One of the factors contributing to the toxicity of amyloid-β
(Aβ) peptides is the destruction of membrane integrity through
Aβ peptide–membrane interactions. The binding of Aβ
peptides to membranes has been studied by experiments and theoretical
simulations extensively. The exact binding mechanism, however, still
remains elusive. In the present study, the molecular basis of the
peptide–bilayer binding mechanism of the full-length Aβ42
monomer with POPC/POPS/CHOL bilayers is investigated by all-atom (AA)
simulations. Three main binding models in coil, bend, and turn structures
are obtained. Model 1 of the three models with the central hydrophobic
core (CHC) buried inside the membrane is the dominant binding model.
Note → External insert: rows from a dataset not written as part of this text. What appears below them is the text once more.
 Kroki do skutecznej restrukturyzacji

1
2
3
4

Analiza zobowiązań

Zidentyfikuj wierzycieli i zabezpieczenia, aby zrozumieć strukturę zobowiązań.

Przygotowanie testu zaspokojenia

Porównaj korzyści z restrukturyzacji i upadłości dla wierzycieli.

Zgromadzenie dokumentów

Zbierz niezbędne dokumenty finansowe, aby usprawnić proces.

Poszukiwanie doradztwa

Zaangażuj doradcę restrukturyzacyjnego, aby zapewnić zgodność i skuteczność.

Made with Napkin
The structural features of the peptide, the peptide–bilayer
interacting regions, the intrapeptide interactions, and peptide–water
interactions are studied. The binding of the Aβ42 monomer to
the POPC/POPS/CHOL bilayer is also explored by coarse-grained (CG)
simulations as a complement. Both the AA and CG simulations show that
residues in CHC prefer forming interactions with the bilayer, indicating
the crucial role of CHC in peptide–bilayer binding. Our results
can provide new insights for the investigation of the peptide–bilayer
binding mechanism of the Aβ peptide.